A recent in-depth study has examined farmed fish welfare within the European Union, focusing on five key fish species: European sea bass, gilthead sea bream, rainbow trout, common carp, and Atlantic salmon.
The investigation, led by Professor Michail Pavlidis of the University of Crete, was requested by the European Parliament’s Committee on Fisheries. The researchers used a variety of research methods, including consultations with stakeholders and case studies, to shed light on fish welfare requirements.
The researchers also analysed the farming practices employed in the cultivation of the five different species, and areas of concern pertaining to farmed fish welfare across various production systems and life stages.
No “one size fits all” approach to farmed fish welfare
The researchers found that all fish species share common welfare needs, encompassing aspects such as sufficient nutrition, appropriate water quality, optimal health and fitness, freedom to exhibit natural behaviors, and safety.
However, due to variations in stress response and behaviours associated with survival and reproduction among different species and individual fish within a population, specialized research is necessary for each farmed species. For example, rainbow trout, the most frequently-raised fish in inland aquaculture, is considered a “stress-sensitive” species in comparison to other aquaculture species farmed in the EU.
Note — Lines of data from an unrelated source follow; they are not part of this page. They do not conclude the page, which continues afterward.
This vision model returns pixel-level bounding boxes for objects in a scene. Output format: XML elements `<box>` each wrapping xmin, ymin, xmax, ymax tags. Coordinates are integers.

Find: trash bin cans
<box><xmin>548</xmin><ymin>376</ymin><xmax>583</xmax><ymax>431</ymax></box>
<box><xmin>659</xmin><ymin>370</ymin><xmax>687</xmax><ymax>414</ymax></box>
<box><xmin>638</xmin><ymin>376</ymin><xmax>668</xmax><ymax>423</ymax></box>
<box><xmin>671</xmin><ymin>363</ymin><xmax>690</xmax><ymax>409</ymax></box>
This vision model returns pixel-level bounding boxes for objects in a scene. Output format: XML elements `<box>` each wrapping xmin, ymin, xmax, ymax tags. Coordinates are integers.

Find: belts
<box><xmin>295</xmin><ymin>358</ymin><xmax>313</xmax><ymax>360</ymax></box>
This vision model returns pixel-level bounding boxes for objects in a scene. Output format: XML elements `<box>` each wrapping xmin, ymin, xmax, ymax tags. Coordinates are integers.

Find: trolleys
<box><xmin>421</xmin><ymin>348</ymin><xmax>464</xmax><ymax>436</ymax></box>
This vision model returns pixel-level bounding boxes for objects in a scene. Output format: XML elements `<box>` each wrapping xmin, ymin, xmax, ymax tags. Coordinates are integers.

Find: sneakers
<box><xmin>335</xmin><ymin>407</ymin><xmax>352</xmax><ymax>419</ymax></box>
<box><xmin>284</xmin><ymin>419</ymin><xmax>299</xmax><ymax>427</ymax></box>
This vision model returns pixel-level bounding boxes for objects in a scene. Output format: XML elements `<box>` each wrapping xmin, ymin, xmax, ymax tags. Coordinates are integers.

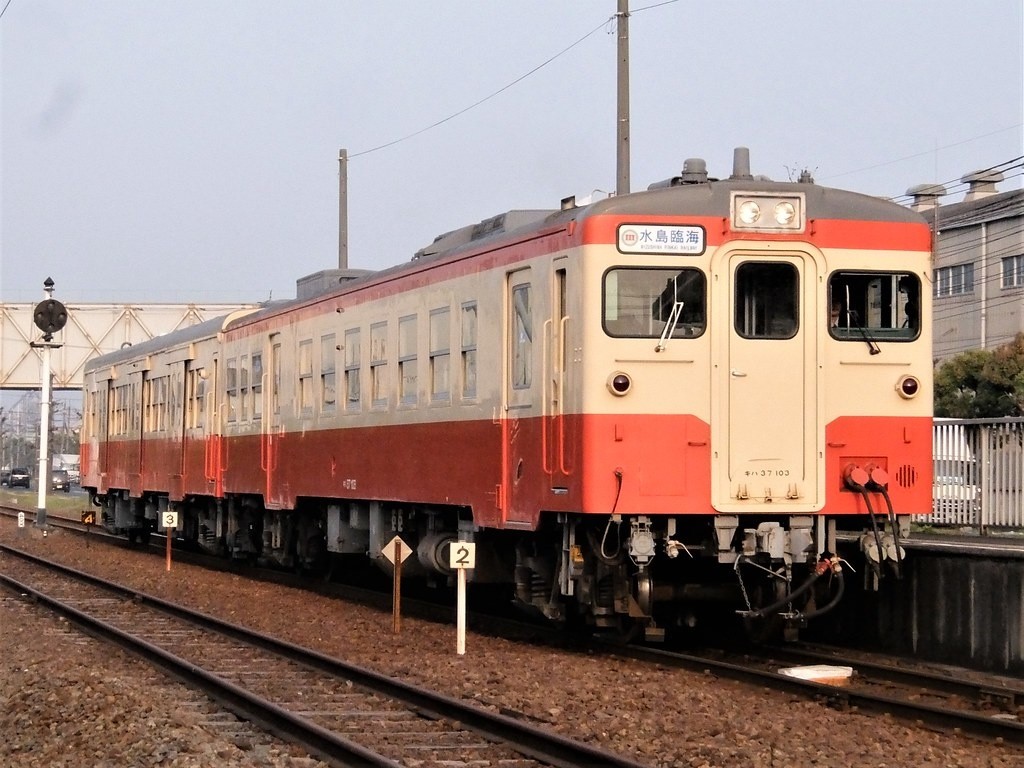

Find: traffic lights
<box><xmin>34</xmin><ymin>298</ymin><xmax>68</xmax><ymax>334</ymax></box>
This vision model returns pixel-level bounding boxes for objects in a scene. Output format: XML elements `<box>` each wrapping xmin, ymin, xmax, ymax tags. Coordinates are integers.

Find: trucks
<box><xmin>913</xmin><ymin>417</ymin><xmax>979</xmax><ymax>530</ymax></box>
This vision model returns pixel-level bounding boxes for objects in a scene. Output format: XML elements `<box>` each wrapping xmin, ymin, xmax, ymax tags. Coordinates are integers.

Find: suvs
<box><xmin>52</xmin><ymin>469</ymin><xmax>71</xmax><ymax>494</ymax></box>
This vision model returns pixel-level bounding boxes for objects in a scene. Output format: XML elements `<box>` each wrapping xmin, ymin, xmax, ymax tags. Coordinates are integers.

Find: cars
<box><xmin>0</xmin><ymin>468</ymin><xmax>31</xmax><ymax>489</ymax></box>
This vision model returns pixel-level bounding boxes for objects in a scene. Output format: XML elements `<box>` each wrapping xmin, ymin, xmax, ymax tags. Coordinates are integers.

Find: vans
<box><xmin>67</xmin><ymin>462</ymin><xmax>79</xmax><ymax>484</ymax></box>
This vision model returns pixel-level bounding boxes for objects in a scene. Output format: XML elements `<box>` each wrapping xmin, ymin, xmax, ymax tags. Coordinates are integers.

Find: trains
<box><xmin>76</xmin><ymin>146</ymin><xmax>938</xmax><ymax>648</ymax></box>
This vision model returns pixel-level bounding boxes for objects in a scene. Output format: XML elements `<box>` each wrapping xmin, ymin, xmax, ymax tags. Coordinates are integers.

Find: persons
<box><xmin>829</xmin><ymin>285</ymin><xmax>858</xmax><ymax>328</ymax></box>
The study identified four major challenges to ensure farmed fish welfare: firstly, the need to balance scientific knowledge with ethical considerations in determining approaches to fish welfare, secondly, how to identify species-specific welfare requirements, thirdly, methods of accurately assessing of fish welfare directly at the farming sites; and lastly, the necessity of establishing a suitable regulatory framework for farmed fish welfare in the EU.
Welfare during grow-out phase affected by a wide variety of factors
The researchers identified several welfare concerns during the grow-out phase of fish farming each of the species. Water quality and potential shortages, together with imbalances in water temperatures and oxygen levels, are key to welfare, the authors note.
In addition, inadequate availability of specialized vaccines and approved anesthetics, insufficient environmental control and weak biosecurity measures all negatively impact fish welfare.
Fish welfare could also be negatively impacted by inappropriate stocking densities, intense handling practices, transportation and harvesting of live fish, and a lack of on-site welfare monitoring tools, among other factors.
The need for better staff training and continuing professional development on fish welfare was also highlighted as an area requiring action at EU level.
Regulations needed to guide industry on farmed fish welfare, research says
At present, the existing legislative framework within the EU does not impose specific welfare requirements directly on farmed fish. The study proposes that updated legislation should incorporate fundamental goals and general principles for fish welfare, establish enforcement mechanisms, and create a framework for developing legislation on specific areas such as handling, live transportation, and slaughter.
The authors highlight the mounting societal and political concerns surrounding fish welfare and its vital role in sustainable aquaculture. Further investigation into the impact of routine production operations and management practices on fish welfare is needed, they argue, with too little still known about the interconnections between stress, disease resistance, and the welfare of farmed fish.